Il y a quelques années, Diane Dufresne, la canadienne,
chantait, pour un ami condamné, ces quelques vers : « Que
restera-t-il de nous/Quand nous ne serons plus là/Sinon des chansons d’amour/
Qui feront entendre nos voix/A ceux qui vivront/Dans les siècles qui
viendront… » Interrogation aussi vieille que le monde que celle de la
trace laissée par notre passage sur terre. A l’opposé, chaque deuil nous
renvoie puissamment au caractère éphémère de la vie et à l’usure inexorable des
souvenirs. Camille Brissot une jeune auteure pas encore trentenaire a imaginé
dans un futur relativement proche qu’il nous serait offert de pouvoir
rencontrer après leur mort les êtres qui nous sont chers. La maison des reflets est le titre du huitième livre qu’elle vient
de publier chez Syros.
Qu’est-ce qu’un reflet ? C’est l’avatar presque parfait
d’une personne qui vient de décéder et dont l’image a été reconstituée grâce à
l’ensemble des informations détenues sur elle, physiques bien sûr, mais aussi
intellectuelles, morales, l’ensemble de son caractère, désormais animé par une
puissante intelligence artificielle. On pense bien sûr à la somme de données
que détiennent désormais sur nous les fameuses GAFA, Google, Apple, Facebook et
Amazon… Cet avatar est capable de s’entretenir avec celles et ceux qui viennent
lui rendre visite et ces moments sont proposés, dans les salons de la maison
des reflets, pour étaler en quelque sorte le travail du deuil.

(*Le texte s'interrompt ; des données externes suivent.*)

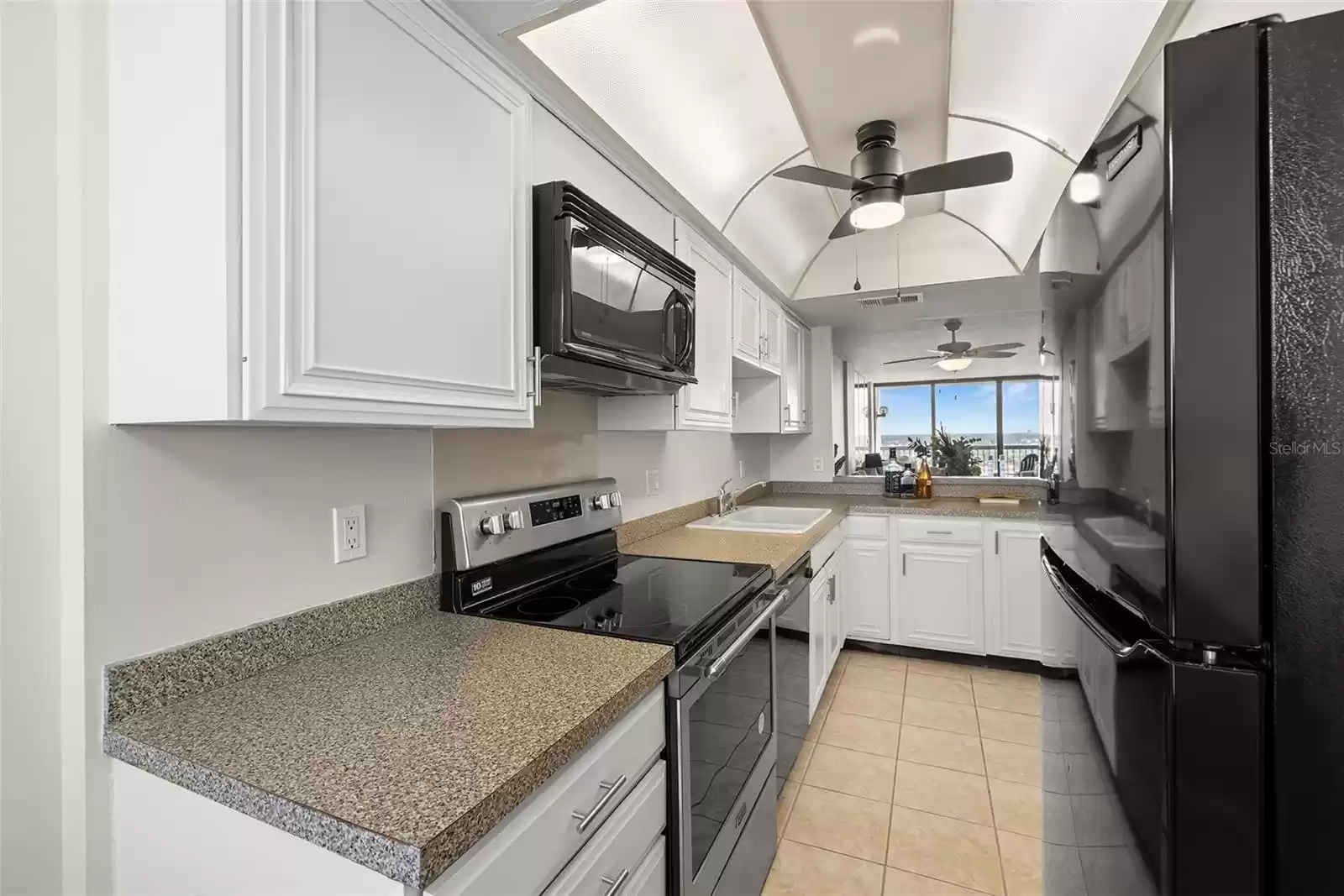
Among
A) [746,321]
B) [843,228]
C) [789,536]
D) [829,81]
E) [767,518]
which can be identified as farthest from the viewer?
[767,518]

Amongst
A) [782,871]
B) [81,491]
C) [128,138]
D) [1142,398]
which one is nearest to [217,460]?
[81,491]

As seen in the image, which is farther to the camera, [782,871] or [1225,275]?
[782,871]

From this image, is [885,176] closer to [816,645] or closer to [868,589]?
[816,645]

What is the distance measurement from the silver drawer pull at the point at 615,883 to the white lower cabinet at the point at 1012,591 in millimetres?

Autour de ce dispositif informatique, Camille Brissot a bâti
une histoire prenante. Daniel, petit-fils de l’inventeur, fils du continuateur
qui ne cesse de perfectionner le fonctionnement de la maison, vit dans celle-ci
de façon un peu recluse avec son père et une gouvernante. Orphelin, n’ayant ni
frère ni sœur, il a le privilège de pouvoir convoquer la présence de sa mère
quand il le souhaite pour adoucir sa solitude et s’entretenir avec elle. Du
monde extérieur, l’adolescent n’a guère que la connaissance du parc qui entoure
la maison, des visiteurs un peu
particuliers de ce cimetière vivant, et la vision des somptueux décors qu’il
peut choisir à son gré pour s’évader de sa chambre. Jusqu’au jour où il décide
de quitter sa prison, dorée mais un peu triste, et de s’aventurer en ville,
jusqu’à tomber sur une fête foraine au charme vintage. Il y croise deux sœurs
jumelles dont l’une, Violette, va commencer à l’obséder sans qu’il sache encore
trop pourquoi, tant les impressions qu’il éprouve sont nouvelles pour lui.

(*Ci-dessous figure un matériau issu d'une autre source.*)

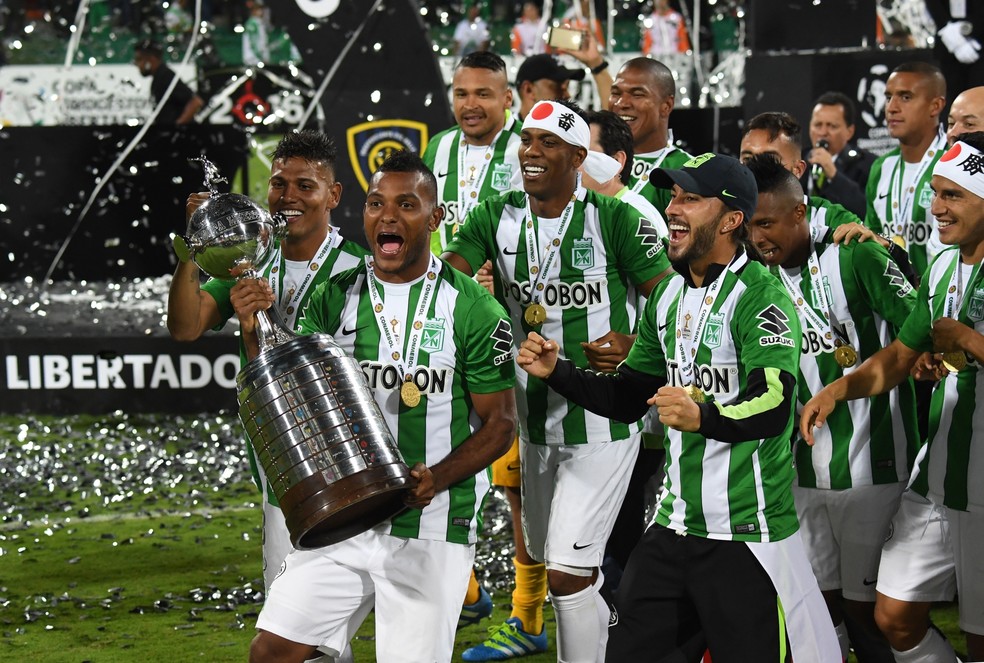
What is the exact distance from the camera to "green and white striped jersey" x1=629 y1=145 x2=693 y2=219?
5.68 m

Camille Brissot décrit l’évolution de Daniel, sa lente sortie
du monde artificiel dans lequel il a vécu jusqu’ici, la révélation progressive,
aussi nécessaire que douloureuse des secrets qui l’entouraient. Quelle main
pourra-t-il enfin saisir qui ne soit plus celle d’un fantôme du passé, dans un
décor qui ne serait plus illusoire ?
Roman d’apprentissage au pays des avatars virtuels, La maison
des reflets, convoque bien des thématiques contemporaines. La technologie
va-t-elle modifier notre rapport à la mort et au deuil ? A l’amour
même ? Nous enferme-t-elle dans un monde factice ou nous ouvre-t-elle des
horizons encore inaccessibles il y a peu ? C’est tout l’habileté
romanesque de Camille Brissot d’avoir su raconter une véritable histoire, en
fondant ensemble des interrogations existentielles éternelles et les réponses
nouvelles qu’ébauche le transhumanisme.
La maison des reflets - Camille Brissot - Syros (345 pages, 16,95 €)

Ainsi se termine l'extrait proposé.